Answering Questions About Homosexuality #6

Pastor Bob O'Bannon

Below is the sixth post from Pastor Bob in an ongoing blog series designed to help Christians think through the issue of homosexuality in a careful and Biblical way. For more on the reason for this series, click here.

Question 6: Why do Christians get so uptight about homosexuality when Jesus didn’t even talk about it?

Is that true – Jesus didn’t even mention homosexuality in all his teaching? Really?

It is true that in the Bible there is no record of any instance in which Jesus spoke directly about homosexuality. From this, the conclusion is drawn that the issue must not have been very important to him. For instance, British author Francis Spufford writes that Jesus seemed to be “weirdly unbothered about sex,” that he expressed “no opinions whatsoever” about homosexuality or gay marriage, and that “what we do in bed is not specially important to him.” (p. 116).

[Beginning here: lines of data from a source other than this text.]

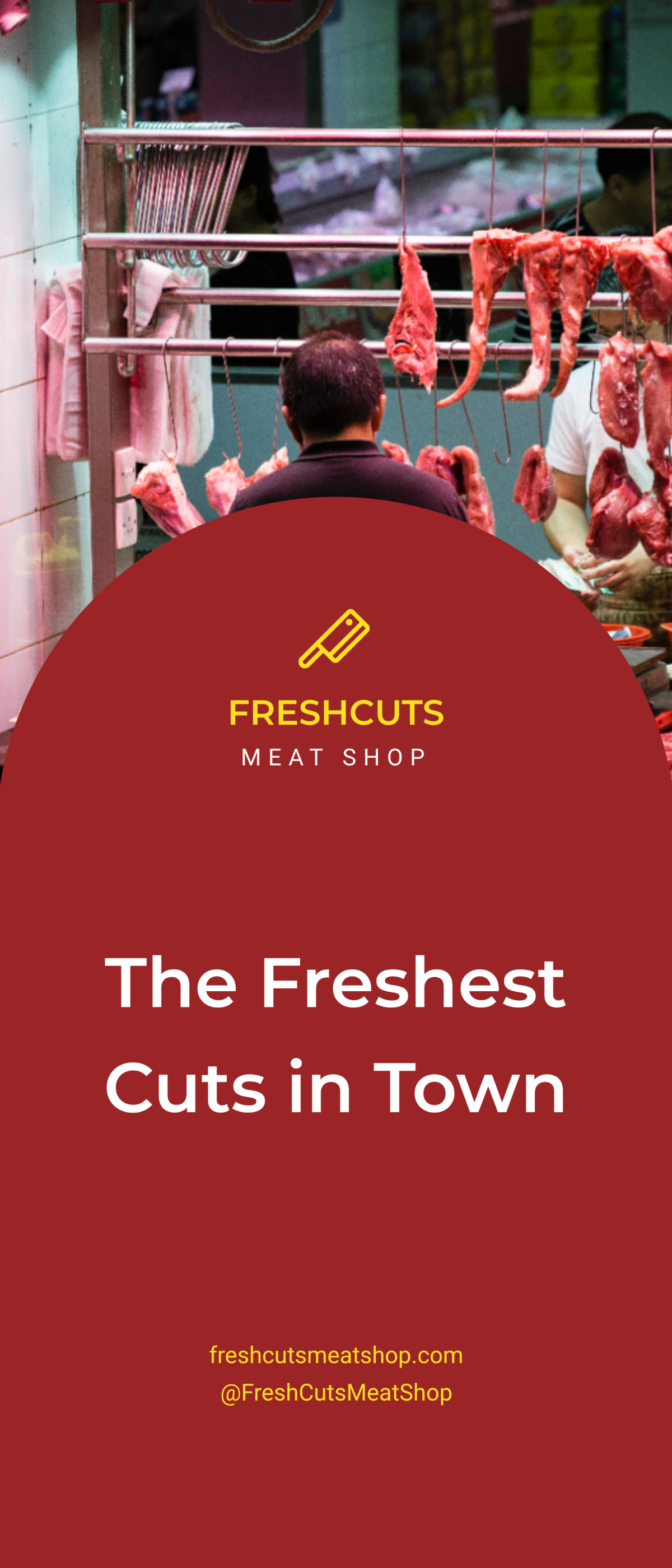 Free Meat Shop Roll Up Banner Template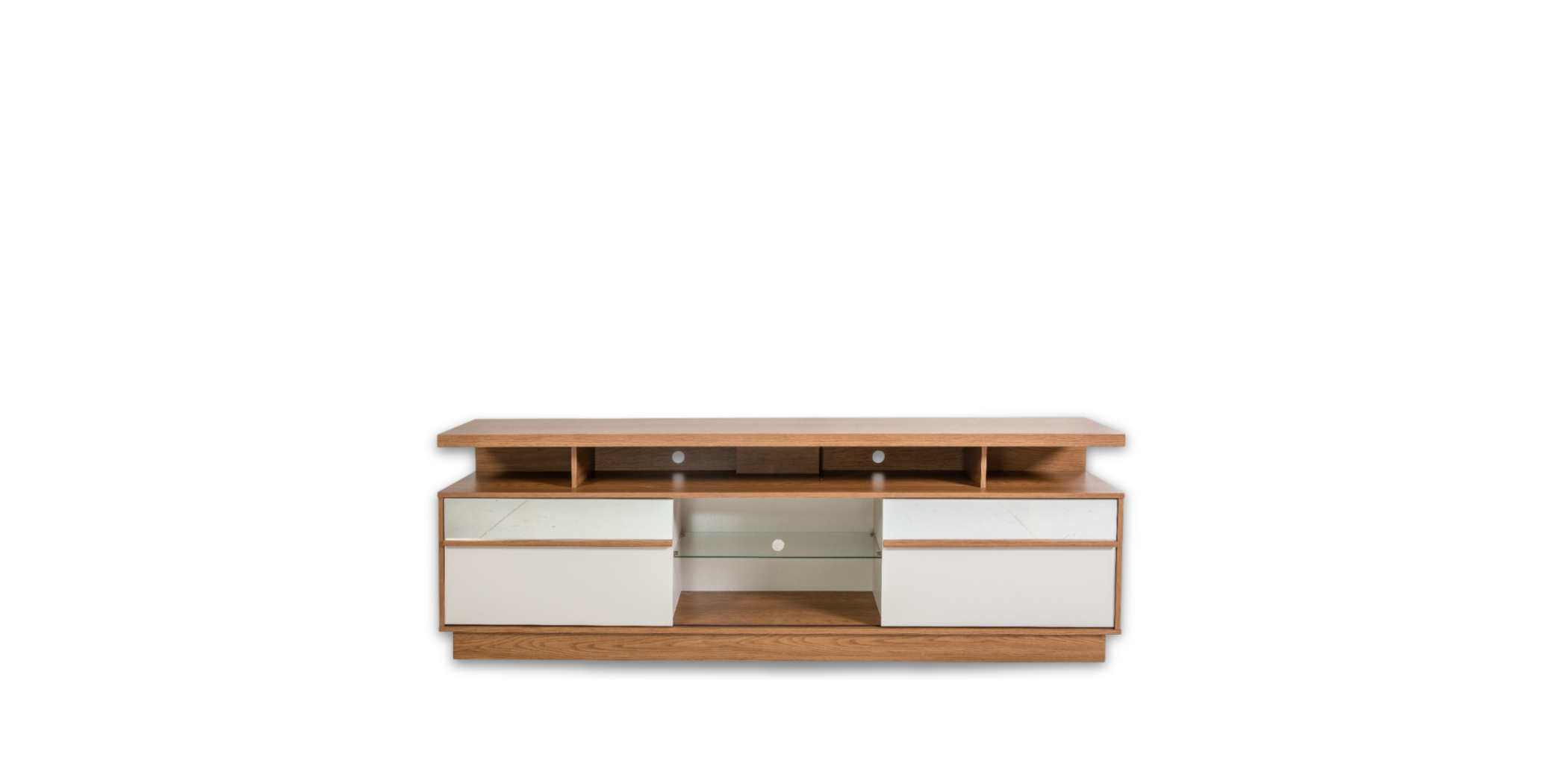 Recipe Low TV Cabinet Almond/Off White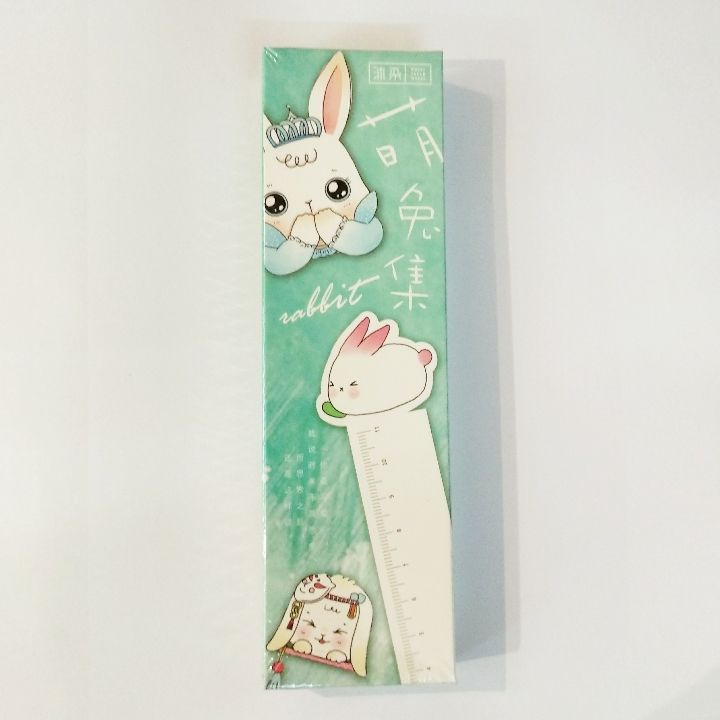 Bookmark đánh dấu sách thỏ có dòng thước - Hộp 30 tấm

There are at least three responses to this assertion.

First, we can’t expect that Jesus would speak directly to every single potential ethical question that has faced humankind throughout every culture and in every period of time throughout history. In his earthly ministry, he was located in a specific cultural and historical era that had its own ethical questions and difficulties. Apparently, homosexuality was not among the most pressing issues of his day, so it was not addressed, just as presidential candidates today don’t feel the need to assert their position on slavery. Do we conclude from their silence on the issue that they are “weirdly unbothered” by slavery? Of course not. It simply means that the issue of slavery was a more pressing issue in another time.

It should be noted that Jesus also doesn’t explicitly condemn spousal abuse, cocaine addiction, or air pollution, but because of broader moral principles taught by Jesus and in the rest of the Bible, I’m quite confident He was against all of those offenses.

Secondly, to draw the conclusion that homosexuality is acceptable in Christianity simply because Jesus didn’t address the issue specifically is to betray some serious misunderstandings about orthodox Christian theology, both related to the doctrine of Scripture and the person of Christ.

As Christians, we believe Jesus is God in the flesh —  that the God who created the heavens and the earth, and who was active in the Old Testament to deliver his people from bondage in Egypt, and to give them His law so they would follow and obey it, is the same God who took to himself a human body in the person of Jesus Christ and lived on this earth 2,000 years ago. Jesus is the God of the Old Testament in human form. That means that whatever God declared in the Old Testament also came from the heart of Jesus as the pre-incarnate second person of the Trinity. John 1:14 says Jesus is the “Word became flesh,” but go back to John 1:1 and notice that the Word (Jesus) existed from the very beginning. Col. 1:17 says Jesus was “before all things.” This means that when God said in Lev. 18:22 that homosexual activity was an “abomination,” those were the words of all three persons of the eternal Trinity – Father, Spirit, and the Son too.

Thirdly, the case can be made that Jesus actually did express his disapproval of homosexuality, though in a more indirect way. For instance, in Mat. 19:4-5, Jesus reiterates the Biblical foundation for heterosexual marriage by saying, “Have you not read that he who created them from the beginning made them male and female, and said, ‘Therefore a man shall leave his father and his mother and hold fast to his wife, and the two shall become one flesh?’” This is the pre-fall, pre-political, transcultural, God-endorsed ideal for marriage – one man and one woman – and it is affirmed and taught by Jesus in the New Testament.

Also, in Mat. 5:17, Jesus said he did not come to abolish the law or the prophets, but rather he came to fulfill them. In this statement, Jesus is basically saying, “I affirm and support what is written in the Old Testament law.” And of course that would include Lev. 18:22 and 20:13, both of which refer to homosexual activity as an “abomination.”

So, contrary to what is frequently said, Jesus did have an opinion about homosexuality: it is displeasing to Him and contrary to God’s design for marriage. And yet Jesus also says, “Come to me, all who labor and are heavy laden . . .” (including those who struggle with same-sex attraction), “ . . . and I will give you rest.” (Mat. 11:28).